**Recorded information**
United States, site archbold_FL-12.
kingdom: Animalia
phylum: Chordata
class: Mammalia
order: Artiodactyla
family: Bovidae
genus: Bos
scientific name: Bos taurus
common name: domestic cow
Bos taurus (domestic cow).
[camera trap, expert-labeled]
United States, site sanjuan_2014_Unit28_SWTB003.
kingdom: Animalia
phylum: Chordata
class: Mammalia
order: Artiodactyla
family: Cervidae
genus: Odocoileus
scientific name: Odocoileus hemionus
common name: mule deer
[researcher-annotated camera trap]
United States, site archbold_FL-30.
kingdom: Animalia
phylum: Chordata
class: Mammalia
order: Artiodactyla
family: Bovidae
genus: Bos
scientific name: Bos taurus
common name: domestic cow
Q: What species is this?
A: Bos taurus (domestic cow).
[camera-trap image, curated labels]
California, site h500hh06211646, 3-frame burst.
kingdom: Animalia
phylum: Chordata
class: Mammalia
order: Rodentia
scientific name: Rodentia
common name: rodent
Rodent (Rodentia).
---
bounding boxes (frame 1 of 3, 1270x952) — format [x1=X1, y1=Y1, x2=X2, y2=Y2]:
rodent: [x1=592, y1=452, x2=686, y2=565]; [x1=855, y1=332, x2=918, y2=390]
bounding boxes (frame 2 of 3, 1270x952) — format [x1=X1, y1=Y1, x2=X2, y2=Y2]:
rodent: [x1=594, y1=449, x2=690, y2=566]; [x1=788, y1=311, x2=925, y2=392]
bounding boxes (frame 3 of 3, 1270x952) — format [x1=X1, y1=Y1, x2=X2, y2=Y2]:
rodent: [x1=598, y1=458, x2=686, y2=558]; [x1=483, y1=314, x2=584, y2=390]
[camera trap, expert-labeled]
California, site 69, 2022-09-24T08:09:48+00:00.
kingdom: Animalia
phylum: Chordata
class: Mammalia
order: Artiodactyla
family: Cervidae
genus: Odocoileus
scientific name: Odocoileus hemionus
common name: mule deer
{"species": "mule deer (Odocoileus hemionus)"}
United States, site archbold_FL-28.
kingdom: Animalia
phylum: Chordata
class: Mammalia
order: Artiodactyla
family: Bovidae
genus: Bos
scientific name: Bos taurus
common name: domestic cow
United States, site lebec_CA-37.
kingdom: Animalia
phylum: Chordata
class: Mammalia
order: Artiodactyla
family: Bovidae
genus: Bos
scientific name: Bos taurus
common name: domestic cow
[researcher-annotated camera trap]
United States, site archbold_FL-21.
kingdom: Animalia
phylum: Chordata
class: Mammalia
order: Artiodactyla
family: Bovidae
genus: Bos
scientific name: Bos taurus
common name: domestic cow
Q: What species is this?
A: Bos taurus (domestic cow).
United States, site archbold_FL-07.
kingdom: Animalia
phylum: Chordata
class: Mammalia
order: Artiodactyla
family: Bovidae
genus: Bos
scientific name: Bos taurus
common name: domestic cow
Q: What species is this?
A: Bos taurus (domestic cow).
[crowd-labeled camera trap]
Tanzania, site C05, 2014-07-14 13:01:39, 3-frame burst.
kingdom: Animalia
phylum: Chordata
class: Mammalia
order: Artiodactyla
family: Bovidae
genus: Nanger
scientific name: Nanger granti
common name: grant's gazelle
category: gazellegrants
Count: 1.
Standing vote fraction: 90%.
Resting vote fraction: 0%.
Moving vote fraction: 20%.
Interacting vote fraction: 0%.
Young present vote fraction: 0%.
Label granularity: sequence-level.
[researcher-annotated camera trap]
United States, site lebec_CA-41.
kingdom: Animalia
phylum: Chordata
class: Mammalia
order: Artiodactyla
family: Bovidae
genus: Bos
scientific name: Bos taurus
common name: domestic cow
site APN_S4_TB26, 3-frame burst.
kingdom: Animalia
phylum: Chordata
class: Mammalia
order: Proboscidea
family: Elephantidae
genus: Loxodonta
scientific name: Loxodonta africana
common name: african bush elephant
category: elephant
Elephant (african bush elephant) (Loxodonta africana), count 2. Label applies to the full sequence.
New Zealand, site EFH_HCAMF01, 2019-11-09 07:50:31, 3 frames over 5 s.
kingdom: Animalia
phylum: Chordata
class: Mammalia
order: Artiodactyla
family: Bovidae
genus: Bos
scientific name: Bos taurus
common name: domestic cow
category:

**Work request**
Would you write the material out again, exactly as given above?

**Result below**
United States, site archbold_FL-12.
kingdom: Animalia
phylum: Chordata
class: Mammalia
order: Artiodactyla
family: Bovidae
genus: Bos
scientific name: Bos taurus
common name: domestic cow
Bos taurus (domestic cow).
[camera trap, expert-labeled]
United States, site sanjuan_2014_Unit28_SWTB003.
kingdom: Animalia
phylum: Chordata
class: Mammalia
order: Artiodactyla
family: Cervidae
genus: Odocoileus
scientific name: Odocoileus hemionus
common name: mule deer
[researcher-annotated camera trap]
United States, site archbold_FL-30.
kingdom: Animalia
phylum: Chordata
class: Mammalia
order: Artiodactyla
family: Bovidae
genus: Bos
scientific name: Bos taurus
common name: domestic cow
Q: What species is this?
A: Bos taurus (domestic cow).
[camera-trap image, curated labels]
California, site h500hh06211646, 3-frame burst.
kingdom: Animalia
phylum: Chordata
class: Mammalia
order: Rodentia
scientific name: Rodentia
common name: rodent
Rodent (Rodentia).
---
bounding boxes (frame 1 of 3, 1270x952) — format [x1=X1, y1=Y1, x2=X2, y2=Y2]:
rodent: [x1=592, y1=452, x2=686, y2=565]; [x1=855, y1=332, x2=918, y2=390]
bounding boxes (frame 2 of 3, 1270x952) — format [x1=X1, y1=Y1, x2=X2, y2=Y2]:
rodent: [x1=594, y1=449, x2=690, y2=566]; [x1=788, y1=311, x2=925, y2=392]
bounding boxes (frame 3 of 3, 1270x952) — format [x1=X1, y1=Y1, x2=X2, y2=Y2]:
rodent: [x1=598, y1=458, x2=686, y2=558]; [x1=483, y1=314, x2=584, y2=390]
[camera trap, expert-labeled]
California, site 69, 2022-09-24T08:09:48+00:00.
kingdom: Animalia
phylum: Chordata
class: Mammalia
order: Artiodactyla
family: Cervidae
genus: Odocoileus
scientific name: Odocoileus hemionus
common name: mule deer
{"species": "mule deer (Odocoileus hemionus)"}
United States, site archbold_FL-28.
kingdom: Animalia
phylum: Chordata
class: Mammalia
order: Artiodactyla
family: Bovidae
genus: Bos
scientific name: Bos taurus
common name: domestic cow
United States, site lebec_CA-37.
kingdom: Animalia
phylum: Chordata
class: Mammalia
order: Artiodactyla
family: Bovidae
genus: Bos
scientific name: Bos taurus
common name: domestic cow
[researcher-annotated camera trap]
United States, site archbold_FL-21.
kingdom: Animalia
phylum: Chordata
class: Mammalia
order: Artiodactyla
family: Bovidae
genus: Bos
scientific name: Bos taurus
common name: domestic cow
Q: What species is this?
A: Bos taurus (domestic cow).
United States, site archbold_FL-07.
kingdom: Animalia
phylum: Chordata
class: Mammalia
order: Artiodactyla
family: Bovidae
genus: Bos
scientific name: Bos taurus
common name: domestic cow
Q: What species is this?
A: Bos taurus (domestic cow).
[crowd-labeled camera trap]
Tanzania, site C05, 2014-07-14 13:01:39, 3-frame burst.
kingdom: Animalia
phylum: Chordata
class: Mammalia
order: Artiodactyla
family: Bovidae
genus: Nanger
scientific name: Nanger granti
common name: grant's gazelle
category: gazellegrants
Count: 1.
Standing vote fraction: 90%.
Resting vote fraction: 0%.
Moving vote fraction: 20%.
Interacting vote fraction: 0%.
Young present vote fraction: 0%.
Label granularity: sequence-level.
[researcher-annotated camera trap]
United States, site lebec_CA-41.
kingdom: Animalia
phylum: Chordata
class: Mammalia
order: Artiodactyla
family: Bovidae
genus: Bos
scientific name: Bos taurus
common name: domestic cow
site APN_S4_TB26, 3-frame burst.
kingdom: Animalia
phylum: Chordata
class: Mammalia
order: Proboscidea
family: Elephantidae
genus: Loxodonta
scientific name: Loxodonta africana
common name: african bush elephant
category: elephant
Elephant (african bush elephant) (Loxodonta africana), count 2. Label applies to the full sequence.
New Zealand, site EFH_HCAMF01, 2019-11-09 07:50:31, 3 frames over 5 s.
kingdom: Animalia
phylum: Chordata
class: Mammalia
order: Artiodactyla
family: Bovidae
genus: Bos
scientific name: Bos taurus
common name: domestic cow
category:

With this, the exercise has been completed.